Texte fourni:
•••

D’ici la fin de l’année financière, une douzaine de patients pourraient recevoir le Zolgensma, estime notre source au MSSS.

Bryn Williams-Jones, directeur du programme de bioéthique à l’École de santé publique de l’Université de Montréal, affirme qu’une évaluation minutieuse est effectuée chaque fois qu’un nouveau traitement est ajouté à la Liste des médicaments fournis en établissements de santé.

PHOTO IVANOH DEMERS, ARCHIVES LA PRESSE

Bryn Williams-Jones, directeur du programme de bioéthique à l’École de santé publique de l’Université de Montréal

On ne calcule pas juste le coût [en argent]. On calcule les coûts sur la qualité de vie des patients.

Bryn Williams-Jones, directeur du programme de bioéthique à l’École de santé publique de l’Université de Montréal

« Ce n’est jamais un questionnement qui est simple. On regarde l’âge des patients, l’efficacité de l’intervention. Est-ce que ce sont des soins palliatifs ou curatifs ? Sans le traitement, est-ce que la qualité de vie de la personne sera affectée lourdement ? Et combien de personnes sont atteintes de la maladie ? Est-ce que c’est une maladie hyper répandue ou seulement quelques personnes sont touchées chaque année ? », précise le bioéthicien.

•••

Les données:
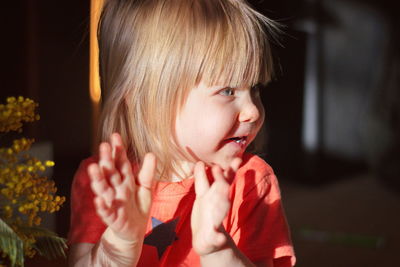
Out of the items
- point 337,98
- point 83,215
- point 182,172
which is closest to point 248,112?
point 182,172

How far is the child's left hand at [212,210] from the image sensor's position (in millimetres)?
558

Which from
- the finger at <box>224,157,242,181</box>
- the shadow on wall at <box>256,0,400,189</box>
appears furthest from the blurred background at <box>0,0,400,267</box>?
the finger at <box>224,157,242,181</box>

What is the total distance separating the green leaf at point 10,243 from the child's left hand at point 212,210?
20cm

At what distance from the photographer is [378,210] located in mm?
2549

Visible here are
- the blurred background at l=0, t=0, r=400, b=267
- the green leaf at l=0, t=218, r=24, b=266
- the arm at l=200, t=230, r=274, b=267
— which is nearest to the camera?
the green leaf at l=0, t=218, r=24, b=266

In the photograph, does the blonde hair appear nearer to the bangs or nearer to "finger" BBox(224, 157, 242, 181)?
the bangs

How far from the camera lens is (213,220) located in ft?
1.83

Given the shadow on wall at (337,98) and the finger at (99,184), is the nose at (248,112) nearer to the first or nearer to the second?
the finger at (99,184)

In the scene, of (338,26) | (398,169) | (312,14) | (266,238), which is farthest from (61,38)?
(398,169)

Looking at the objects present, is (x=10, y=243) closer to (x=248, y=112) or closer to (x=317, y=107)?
(x=248, y=112)

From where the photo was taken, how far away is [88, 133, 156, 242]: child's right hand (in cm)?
54

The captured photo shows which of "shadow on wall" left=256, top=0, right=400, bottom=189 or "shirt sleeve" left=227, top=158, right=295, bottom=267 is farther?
"shadow on wall" left=256, top=0, right=400, bottom=189

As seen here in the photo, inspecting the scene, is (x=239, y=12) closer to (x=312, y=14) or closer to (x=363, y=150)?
(x=312, y=14)

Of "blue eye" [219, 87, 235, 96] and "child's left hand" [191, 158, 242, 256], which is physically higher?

•••

Mise en pratique:
A: Répondez à ces questions sur le texte sur le Zolgensma.
(i) Combien de patients pourraient recevoir le Zolgensma d’ici la fin de l’année financière, selon la source au MSSS ?
(ii) Quel programme Bryn Williams-Jones dirige-t-il, et dans quelle école ?
(iii) À quelle liste un nouveau traitement est-il ajouté après une évaluation minutieuse ?
B: Récrivez sous forme de liste le paragraphe du texte sur le Zolgensma qui commence par « Ce n’est jamais un questionnement », en gardant ses faits principaux.

Réponses attendues:
A:
(i) Une douzaine de patients.
(ii) Il dirige le programme de bioéthique à l’École de santé publique de l’Université de Montréal.
(iii) Il est ajouté à la Liste des médicaments fournis en établissements de santé.

B:
Selon le bioéthicien, la question n’est jamais simple. On examine :
- l’âge des patients ;
- l’efficacité de l’intervention ;
- la nature des soins, palliatifs ou curatifs ;
- la gravité de l’atteinte à la qualité de vie de la personne sans le traitement ;
- le nombre de personnes atteintes, c’est-à-dire si la maladie est très répandue ou ne touche que quelques personnes chaque année.